Authors : Cyril Neba C.; Gerard Shu F.; Adrian Neba F.; Aderonke Adebisi; P. Kibet.; F.Webnda; Philip Amouda A.
Volume/Issue : Volume 8 - 2023, Issue 9 - September
Google Scholar : https://bit.ly/3TmGbDi
Scribd : https://tinyurl.com/35exuue7
DOI : https://doi.org/10.5281/zenodo.8414044
Air pollution is a significant environmental
challenge with far-reaching consequences for public
health and the well-being of communities worldwide.
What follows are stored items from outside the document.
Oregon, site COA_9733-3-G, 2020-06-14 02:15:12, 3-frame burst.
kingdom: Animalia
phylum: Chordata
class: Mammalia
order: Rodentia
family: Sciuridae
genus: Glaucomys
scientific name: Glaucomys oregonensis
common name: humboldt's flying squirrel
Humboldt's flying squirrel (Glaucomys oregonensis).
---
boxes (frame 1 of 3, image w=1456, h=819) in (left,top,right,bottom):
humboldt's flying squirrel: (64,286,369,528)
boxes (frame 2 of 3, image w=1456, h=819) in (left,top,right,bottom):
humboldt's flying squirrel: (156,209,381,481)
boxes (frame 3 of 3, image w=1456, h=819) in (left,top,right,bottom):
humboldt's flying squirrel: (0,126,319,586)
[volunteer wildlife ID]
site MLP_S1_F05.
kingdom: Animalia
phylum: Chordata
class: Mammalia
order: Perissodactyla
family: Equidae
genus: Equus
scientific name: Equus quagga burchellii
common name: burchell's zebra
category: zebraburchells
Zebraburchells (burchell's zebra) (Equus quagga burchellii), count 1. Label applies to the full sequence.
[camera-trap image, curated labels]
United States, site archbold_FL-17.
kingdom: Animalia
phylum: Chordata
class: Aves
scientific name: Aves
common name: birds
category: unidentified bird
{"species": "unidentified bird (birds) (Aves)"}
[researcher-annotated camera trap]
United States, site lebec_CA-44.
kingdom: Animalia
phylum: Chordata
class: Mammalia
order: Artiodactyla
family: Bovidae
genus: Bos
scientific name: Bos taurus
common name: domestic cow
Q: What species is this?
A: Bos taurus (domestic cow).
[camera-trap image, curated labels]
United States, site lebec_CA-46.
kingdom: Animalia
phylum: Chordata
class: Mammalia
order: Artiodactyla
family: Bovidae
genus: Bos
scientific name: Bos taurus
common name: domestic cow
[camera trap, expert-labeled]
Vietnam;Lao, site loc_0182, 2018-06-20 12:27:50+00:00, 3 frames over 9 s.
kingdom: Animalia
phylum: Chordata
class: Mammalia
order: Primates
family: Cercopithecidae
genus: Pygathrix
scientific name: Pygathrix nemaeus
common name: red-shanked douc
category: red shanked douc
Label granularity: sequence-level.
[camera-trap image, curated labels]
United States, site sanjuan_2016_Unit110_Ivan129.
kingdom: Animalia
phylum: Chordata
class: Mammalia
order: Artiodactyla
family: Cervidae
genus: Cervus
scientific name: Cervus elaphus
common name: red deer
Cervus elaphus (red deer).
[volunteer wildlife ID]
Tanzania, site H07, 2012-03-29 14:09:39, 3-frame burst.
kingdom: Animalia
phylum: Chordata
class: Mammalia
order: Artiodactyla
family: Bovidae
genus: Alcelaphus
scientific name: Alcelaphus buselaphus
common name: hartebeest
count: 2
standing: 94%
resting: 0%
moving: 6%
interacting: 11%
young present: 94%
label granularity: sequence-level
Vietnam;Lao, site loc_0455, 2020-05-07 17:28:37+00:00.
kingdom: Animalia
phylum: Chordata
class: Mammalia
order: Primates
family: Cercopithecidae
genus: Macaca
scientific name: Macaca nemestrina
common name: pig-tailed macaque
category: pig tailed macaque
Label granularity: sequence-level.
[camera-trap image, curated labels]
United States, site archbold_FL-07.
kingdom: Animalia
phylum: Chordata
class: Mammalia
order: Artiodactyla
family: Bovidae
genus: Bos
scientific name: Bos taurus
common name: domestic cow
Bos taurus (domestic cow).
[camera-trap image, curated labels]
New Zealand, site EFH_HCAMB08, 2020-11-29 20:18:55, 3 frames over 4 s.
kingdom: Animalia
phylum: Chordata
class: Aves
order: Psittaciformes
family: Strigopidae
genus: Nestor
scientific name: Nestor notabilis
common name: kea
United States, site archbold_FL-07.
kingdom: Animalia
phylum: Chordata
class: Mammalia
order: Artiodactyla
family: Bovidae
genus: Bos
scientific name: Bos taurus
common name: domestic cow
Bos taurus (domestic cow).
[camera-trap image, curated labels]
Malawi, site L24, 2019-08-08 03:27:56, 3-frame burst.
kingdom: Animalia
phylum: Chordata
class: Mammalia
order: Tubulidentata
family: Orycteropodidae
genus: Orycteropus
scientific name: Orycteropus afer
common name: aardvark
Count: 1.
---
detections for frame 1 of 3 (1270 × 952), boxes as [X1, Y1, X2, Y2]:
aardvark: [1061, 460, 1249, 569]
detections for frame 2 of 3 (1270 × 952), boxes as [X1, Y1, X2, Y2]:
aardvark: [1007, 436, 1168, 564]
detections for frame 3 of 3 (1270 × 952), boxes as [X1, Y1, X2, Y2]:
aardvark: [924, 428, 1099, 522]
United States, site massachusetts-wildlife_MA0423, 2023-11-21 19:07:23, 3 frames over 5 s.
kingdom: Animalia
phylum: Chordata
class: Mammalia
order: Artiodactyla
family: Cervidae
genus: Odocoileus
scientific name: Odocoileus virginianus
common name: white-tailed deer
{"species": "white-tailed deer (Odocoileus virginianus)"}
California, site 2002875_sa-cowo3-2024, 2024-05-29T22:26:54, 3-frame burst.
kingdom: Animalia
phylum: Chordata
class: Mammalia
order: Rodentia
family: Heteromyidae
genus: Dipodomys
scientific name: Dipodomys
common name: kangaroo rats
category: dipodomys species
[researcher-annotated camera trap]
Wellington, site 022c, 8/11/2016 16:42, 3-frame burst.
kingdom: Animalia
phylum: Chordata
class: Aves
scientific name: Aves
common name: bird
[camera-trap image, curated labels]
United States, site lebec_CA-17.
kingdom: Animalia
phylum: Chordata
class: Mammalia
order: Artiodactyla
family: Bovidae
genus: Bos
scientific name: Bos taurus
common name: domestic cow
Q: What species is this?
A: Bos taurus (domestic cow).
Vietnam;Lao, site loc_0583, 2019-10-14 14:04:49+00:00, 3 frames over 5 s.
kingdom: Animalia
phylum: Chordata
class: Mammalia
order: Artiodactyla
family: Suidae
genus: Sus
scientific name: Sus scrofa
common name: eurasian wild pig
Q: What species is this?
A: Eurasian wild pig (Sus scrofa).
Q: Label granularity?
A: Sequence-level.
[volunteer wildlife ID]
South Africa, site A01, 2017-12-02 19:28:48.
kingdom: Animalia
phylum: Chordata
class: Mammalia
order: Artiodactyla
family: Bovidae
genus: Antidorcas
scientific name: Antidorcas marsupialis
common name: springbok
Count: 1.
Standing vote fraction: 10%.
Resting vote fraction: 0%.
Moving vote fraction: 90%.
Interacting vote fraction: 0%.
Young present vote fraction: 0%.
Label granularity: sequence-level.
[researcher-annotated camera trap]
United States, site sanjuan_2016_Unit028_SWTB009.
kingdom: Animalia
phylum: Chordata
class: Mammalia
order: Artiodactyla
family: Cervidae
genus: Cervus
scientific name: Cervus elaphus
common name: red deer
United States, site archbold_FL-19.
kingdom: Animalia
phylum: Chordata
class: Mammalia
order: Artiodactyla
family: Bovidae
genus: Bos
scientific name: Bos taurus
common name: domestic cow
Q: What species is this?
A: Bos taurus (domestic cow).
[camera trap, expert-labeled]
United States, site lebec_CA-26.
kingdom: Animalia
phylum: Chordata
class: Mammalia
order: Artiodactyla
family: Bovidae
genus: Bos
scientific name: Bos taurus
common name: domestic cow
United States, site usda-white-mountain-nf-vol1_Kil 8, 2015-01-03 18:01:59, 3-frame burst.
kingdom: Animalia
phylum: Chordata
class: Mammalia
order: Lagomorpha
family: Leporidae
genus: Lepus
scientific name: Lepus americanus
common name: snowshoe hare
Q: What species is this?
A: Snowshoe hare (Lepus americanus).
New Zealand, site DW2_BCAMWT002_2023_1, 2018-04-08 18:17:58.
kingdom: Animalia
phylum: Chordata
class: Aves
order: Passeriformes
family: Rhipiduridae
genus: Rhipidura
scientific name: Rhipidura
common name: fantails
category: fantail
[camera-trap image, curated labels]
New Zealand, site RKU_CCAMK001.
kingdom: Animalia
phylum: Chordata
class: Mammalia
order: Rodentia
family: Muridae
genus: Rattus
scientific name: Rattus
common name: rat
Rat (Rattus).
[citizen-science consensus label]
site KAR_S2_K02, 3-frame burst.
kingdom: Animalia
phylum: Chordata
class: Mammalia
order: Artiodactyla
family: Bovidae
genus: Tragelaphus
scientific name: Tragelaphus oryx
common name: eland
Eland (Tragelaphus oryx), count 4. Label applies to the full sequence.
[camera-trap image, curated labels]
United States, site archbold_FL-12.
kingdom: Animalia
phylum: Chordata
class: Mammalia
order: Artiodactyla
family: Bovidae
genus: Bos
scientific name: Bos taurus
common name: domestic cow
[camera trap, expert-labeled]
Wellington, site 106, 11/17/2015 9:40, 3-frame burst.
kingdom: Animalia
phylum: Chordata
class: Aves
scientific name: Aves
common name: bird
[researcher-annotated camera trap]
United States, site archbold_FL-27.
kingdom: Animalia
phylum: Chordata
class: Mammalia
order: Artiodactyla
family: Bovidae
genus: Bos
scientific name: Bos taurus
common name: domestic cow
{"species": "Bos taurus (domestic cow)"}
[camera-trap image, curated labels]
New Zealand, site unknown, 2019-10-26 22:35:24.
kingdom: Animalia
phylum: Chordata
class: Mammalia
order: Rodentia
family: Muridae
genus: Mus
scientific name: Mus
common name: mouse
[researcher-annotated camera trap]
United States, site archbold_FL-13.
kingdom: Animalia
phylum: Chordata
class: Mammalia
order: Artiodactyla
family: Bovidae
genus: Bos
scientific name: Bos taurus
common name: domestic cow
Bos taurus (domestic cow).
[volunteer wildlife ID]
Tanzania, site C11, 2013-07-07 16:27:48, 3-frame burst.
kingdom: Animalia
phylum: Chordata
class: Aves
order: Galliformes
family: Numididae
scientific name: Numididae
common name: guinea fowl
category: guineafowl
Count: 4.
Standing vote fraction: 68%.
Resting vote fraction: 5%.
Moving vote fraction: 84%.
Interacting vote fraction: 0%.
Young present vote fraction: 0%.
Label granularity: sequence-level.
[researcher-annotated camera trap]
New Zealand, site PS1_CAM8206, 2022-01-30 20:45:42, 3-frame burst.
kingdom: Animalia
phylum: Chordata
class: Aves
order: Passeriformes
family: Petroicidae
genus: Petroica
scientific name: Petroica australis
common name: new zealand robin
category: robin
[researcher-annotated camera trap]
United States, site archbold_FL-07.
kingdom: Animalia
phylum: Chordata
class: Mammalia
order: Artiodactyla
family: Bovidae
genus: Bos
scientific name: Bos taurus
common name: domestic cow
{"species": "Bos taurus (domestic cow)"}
This
study focuses on air pollution in the United States,
particularly from 1990 to 2017, to explore its causes,
consequences, and predictive modeling. Air pollution data
were obtained from an open-source platform and
analyzed using regression models. The analysis aimed to
establish the relationship between "Deaths by Ambient
Ozone Pollution" (AOP) and various predictor variables,
including "Deaths by Household Air Pollution from Solid
Fuels" (HHAP_SF), "Deaths by Ambient Particulate
Matter Pollution" (APMP), and "Deaths by Air
Pollution" (AP). Our findings reveal that linear
regression consistently outperforms other models in
terms of accuracy, exhibiting a lower Mean Absolute
Error (MAE) of 0.004609593 and Root Mean Squared
Error (RMSE) of 0.005541933. In contrast, the Random
Forest model demonstrates slightly lower accuracy with a
MAE of 0.02133121 and RMSE of 0.03016053, while the
Huber Regression model falls in between with a MAE of
0.02280993 and RMSE of 0.04360869. The results
underscore the importance of addressing air pollution
comprehensively in the United States, emphasizing the
need for continued research, policy initiatives, and public
awareness campaigns to mitigate its impact on public
health and the environment.
Keywords : Air pollution, Ambient Ozone Pollution, United States, health impacts, predictive modeling, linear regression, Random Forest, Huber Regression.